[Collected data entries]
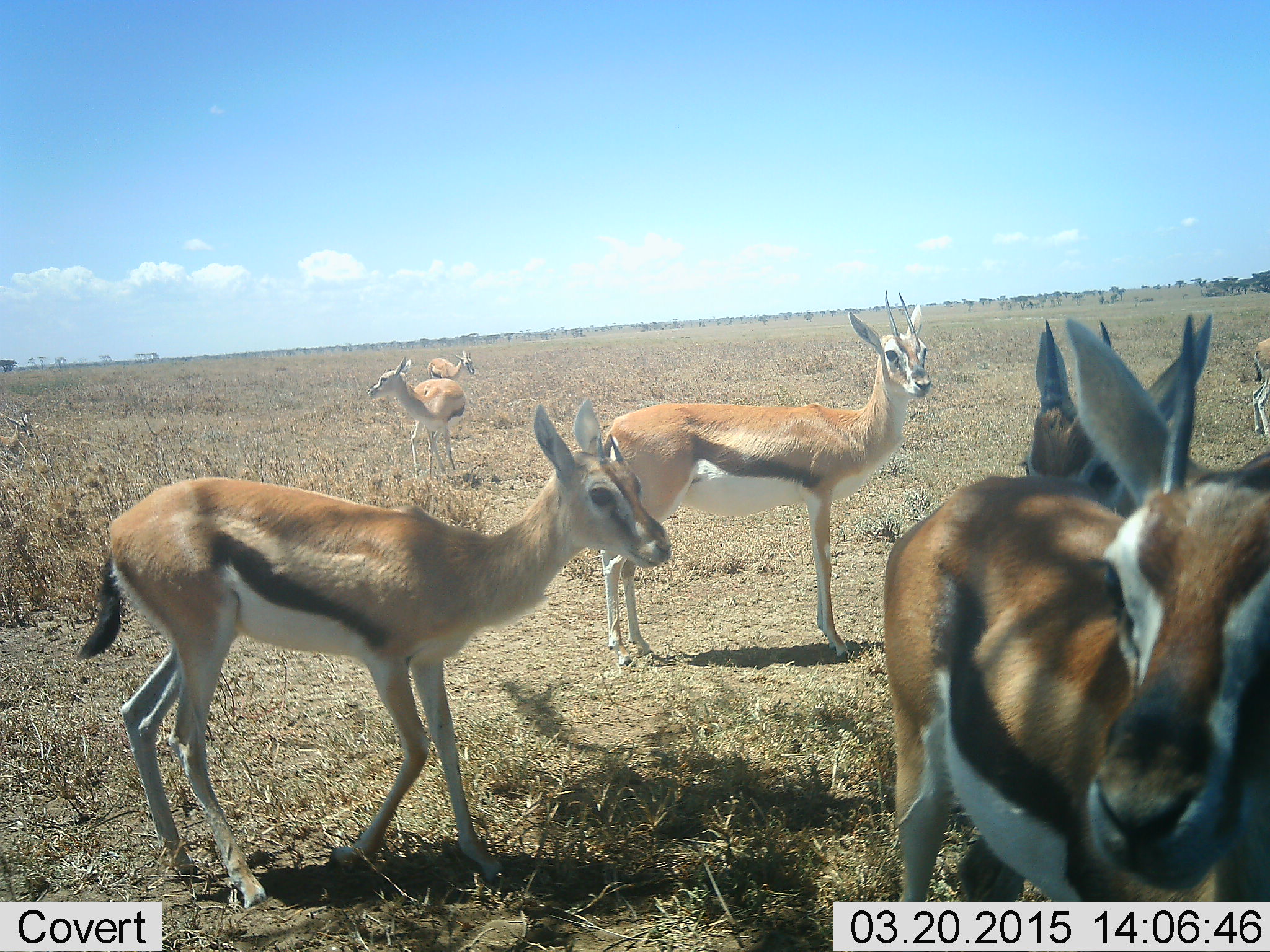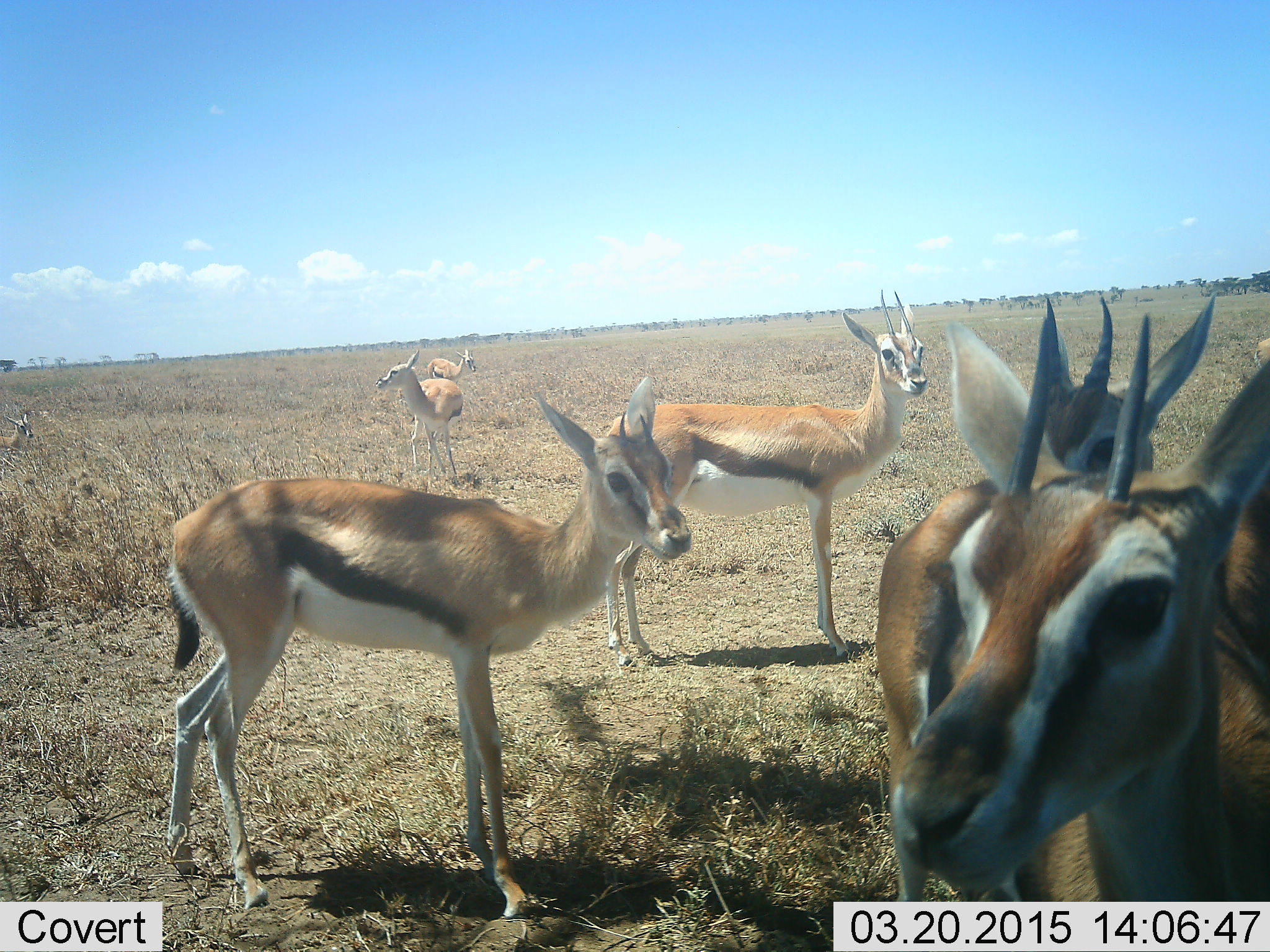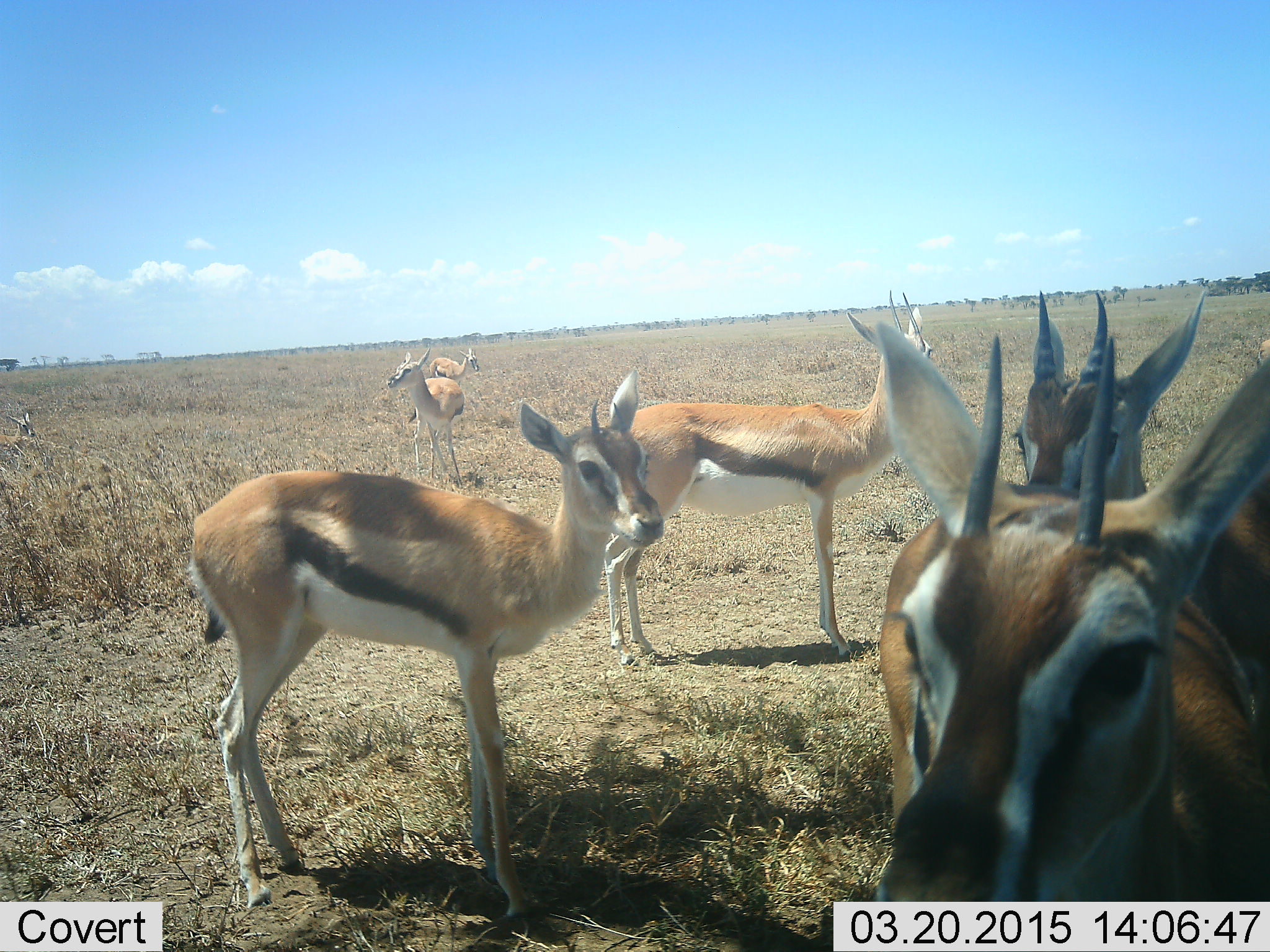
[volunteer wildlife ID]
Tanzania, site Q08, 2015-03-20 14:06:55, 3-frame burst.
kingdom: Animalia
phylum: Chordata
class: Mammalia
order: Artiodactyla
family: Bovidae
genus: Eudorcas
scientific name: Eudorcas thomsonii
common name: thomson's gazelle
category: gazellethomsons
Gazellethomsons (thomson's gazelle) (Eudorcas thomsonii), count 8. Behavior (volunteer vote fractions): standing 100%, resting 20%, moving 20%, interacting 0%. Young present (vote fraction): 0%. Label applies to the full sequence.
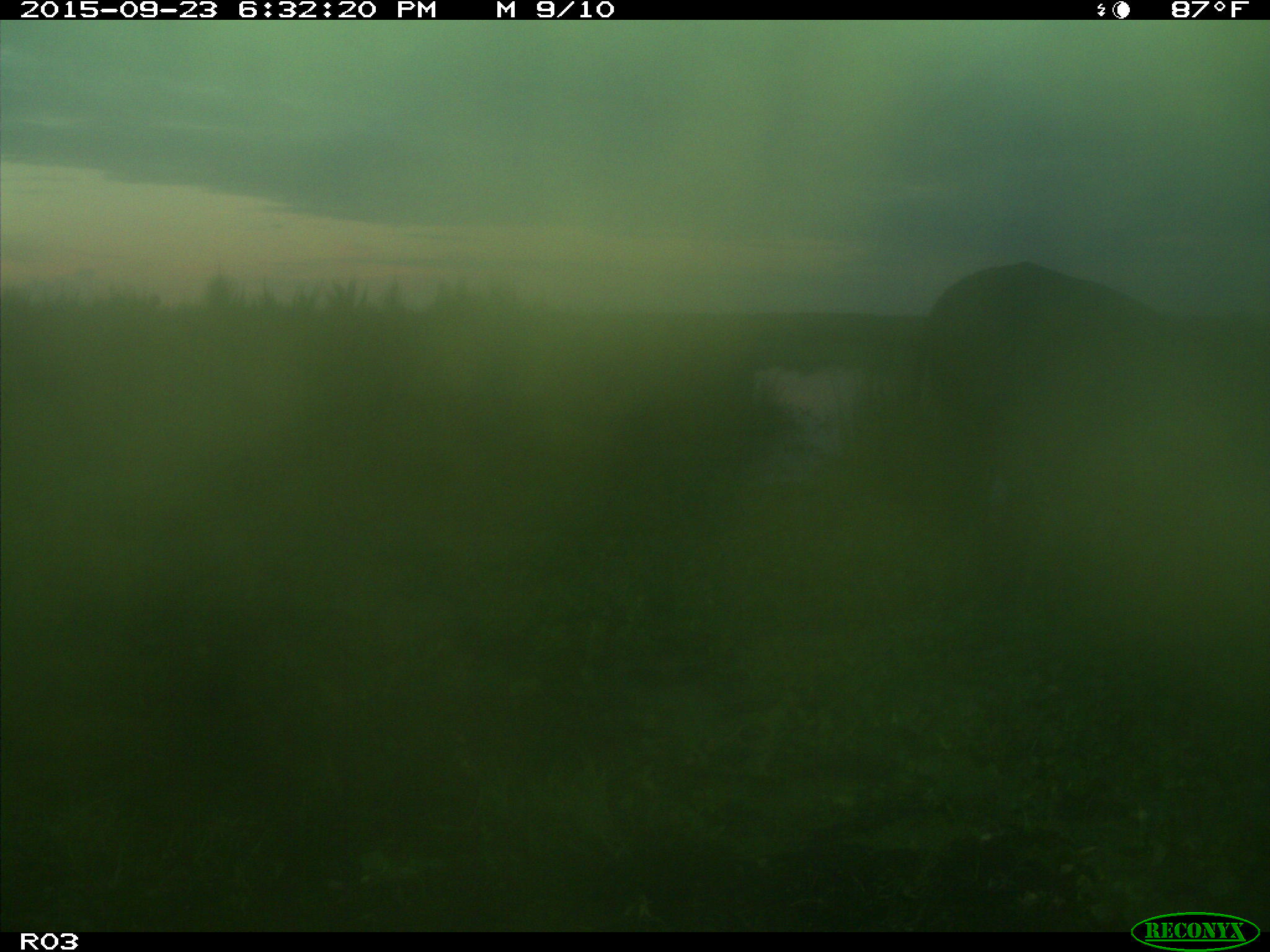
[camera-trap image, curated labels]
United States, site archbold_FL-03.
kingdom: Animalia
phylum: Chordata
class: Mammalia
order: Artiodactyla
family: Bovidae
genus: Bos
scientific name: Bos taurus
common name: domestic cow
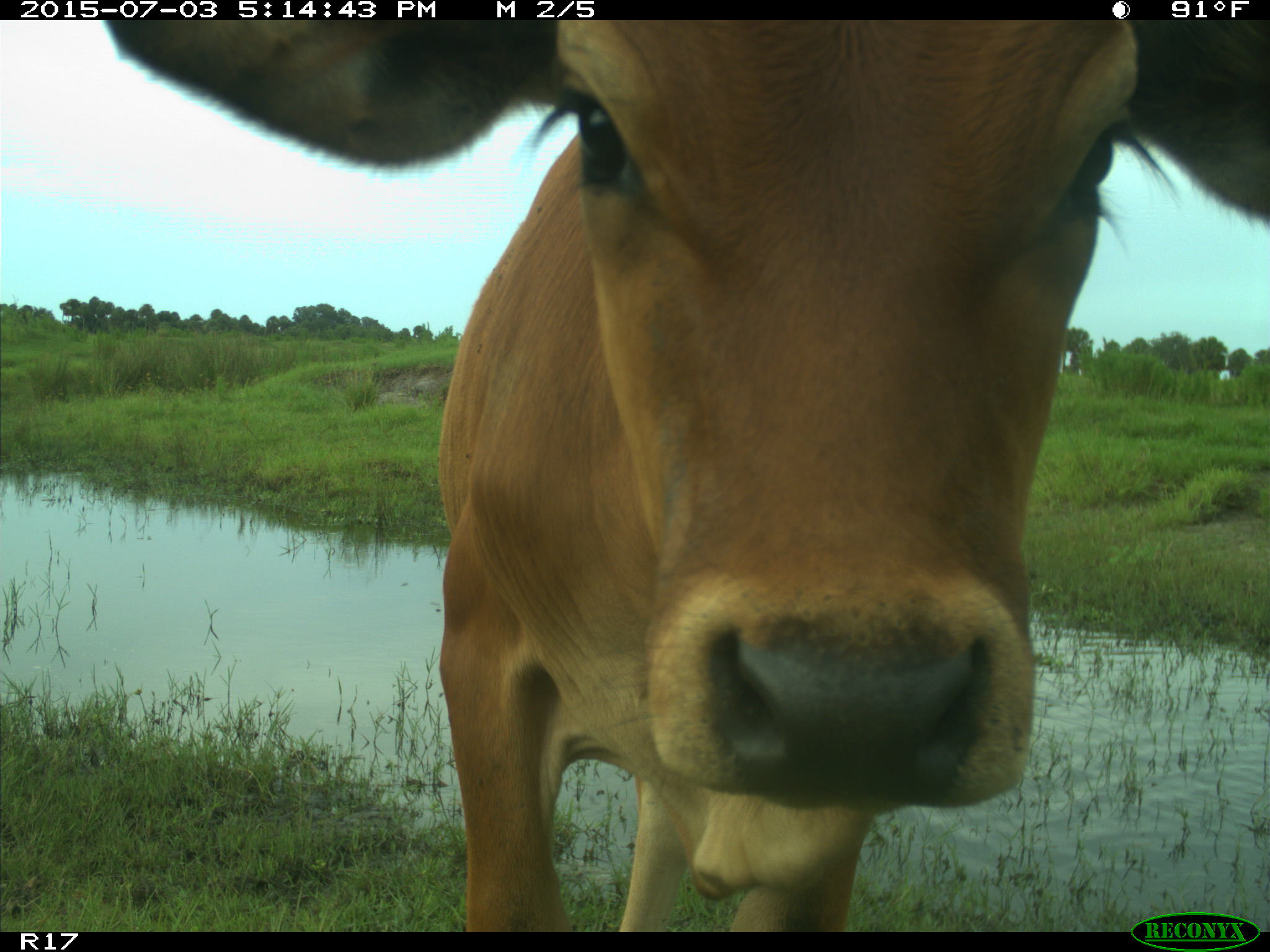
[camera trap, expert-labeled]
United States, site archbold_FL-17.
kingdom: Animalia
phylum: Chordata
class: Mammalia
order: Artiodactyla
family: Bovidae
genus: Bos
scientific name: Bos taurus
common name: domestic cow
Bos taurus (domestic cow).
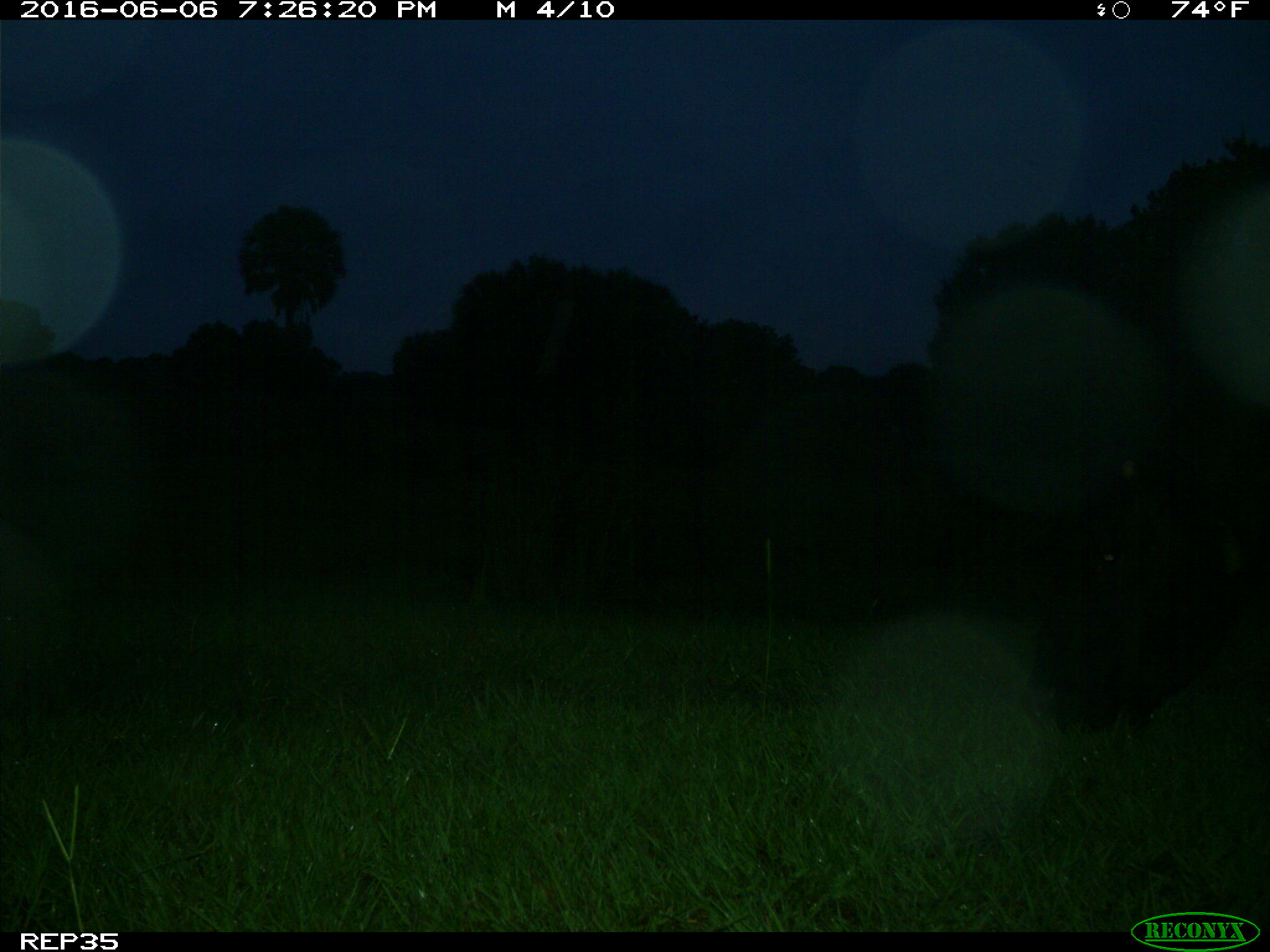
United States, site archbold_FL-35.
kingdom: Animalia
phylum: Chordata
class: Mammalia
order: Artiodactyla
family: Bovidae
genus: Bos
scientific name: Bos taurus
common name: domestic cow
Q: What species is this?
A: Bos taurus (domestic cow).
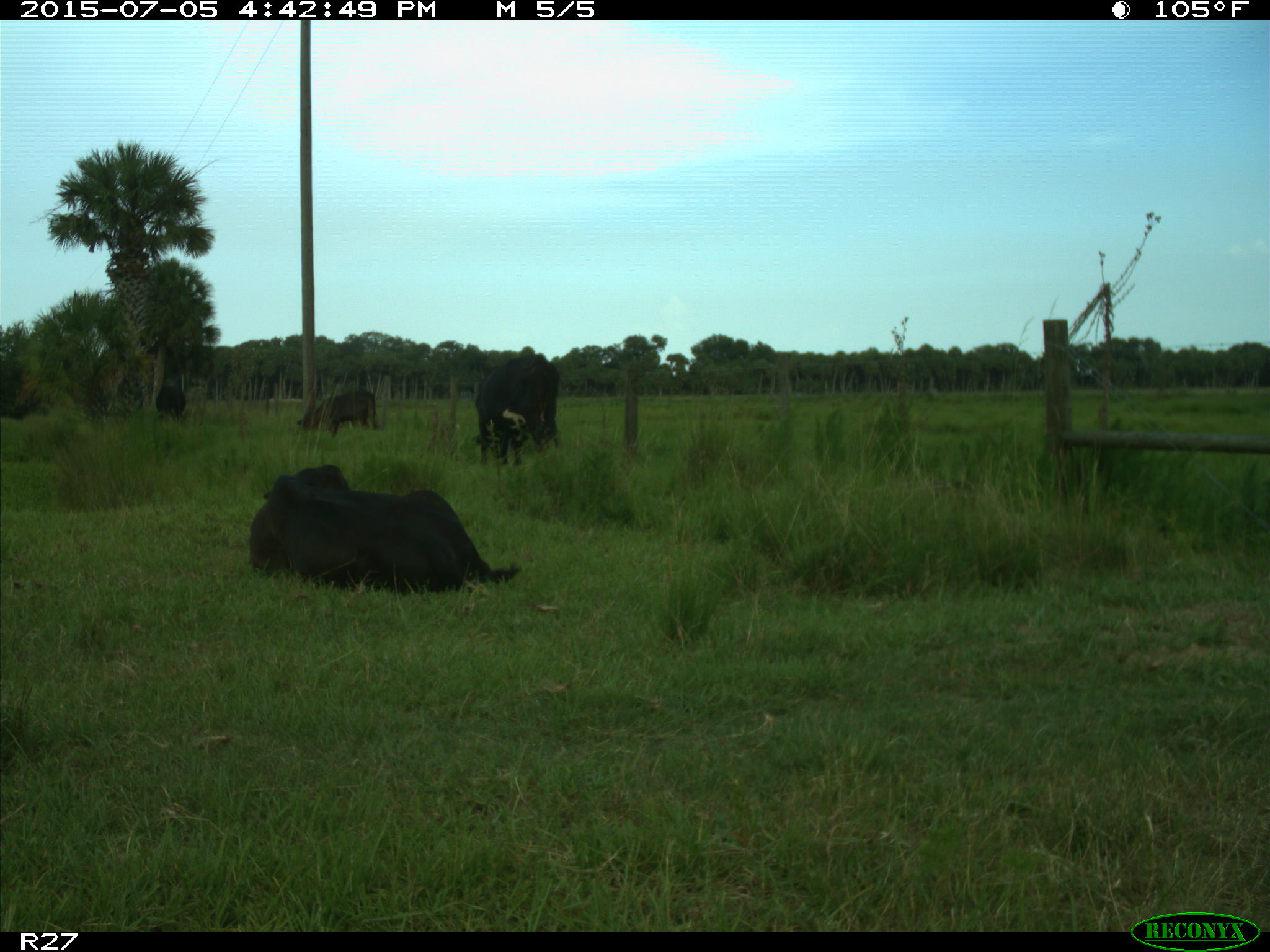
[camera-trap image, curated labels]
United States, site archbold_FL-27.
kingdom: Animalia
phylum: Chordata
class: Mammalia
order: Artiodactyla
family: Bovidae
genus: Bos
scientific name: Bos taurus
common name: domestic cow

Requirement = Repeat the data exactly, excluding the pictures.

Task answer =
[volunteer wildlife ID]
Tanzania, site Q08, 2015-03-20 14:06:55, 3-frame burst.
kingdom: Animalia
phylum: Chordata
class: Mammalia
order: Artiodactyla
family: Bovidae
genus: Eudorcas
scientific name: Eudorcas thomsonii
common name: thomson's gazelle
category: gazellethomsons
Gazellethomsons (thomson's gazelle) (Eudorcas thomsonii), count 8. Behavior (volunteer vote fractions): standing 100%, resting 20%, moving 20%, interacting 0%. Young present (vote fraction): 0%. Label applies to the full sequence.
[camera-trap image, curated labels]
United States, site archbold_FL-03.
kingdom: Animalia
phylum: Chordata
class: Mammalia
order: Artiodactyla
family: Bovidae
genus: Bos
scientific name: Bos taurus
common name: domestic cow
[camera trap, expert-labeled]
United States, site archbold_FL-17.
kingdom: Animalia
phylum: Chordata
class: Mammalia
order: Artiodactyla
family: Bovidae
genus: Bos
scientific name: Bos taurus
common name: domestic cow
Bos taurus (domestic cow).
United States, site archbold_FL-35.
kingdom: Animalia
phylum: Chordata
class: Mammalia
order: Artiodactyla
family: Bovidae
genus: Bos
scientific name: Bos taurus
common name: domestic cow
Q: What species is this?
A: Bos taurus (domestic cow).
[camera-trap image, curated labels]
United States, site archbold_FL-27.
kingdom: Animalia
phylum: Chordata
class: Mammalia
order: Artiodactyla
family: Bovidae
genus: Bos
scientific name: Bos taurus
common name: domestic cow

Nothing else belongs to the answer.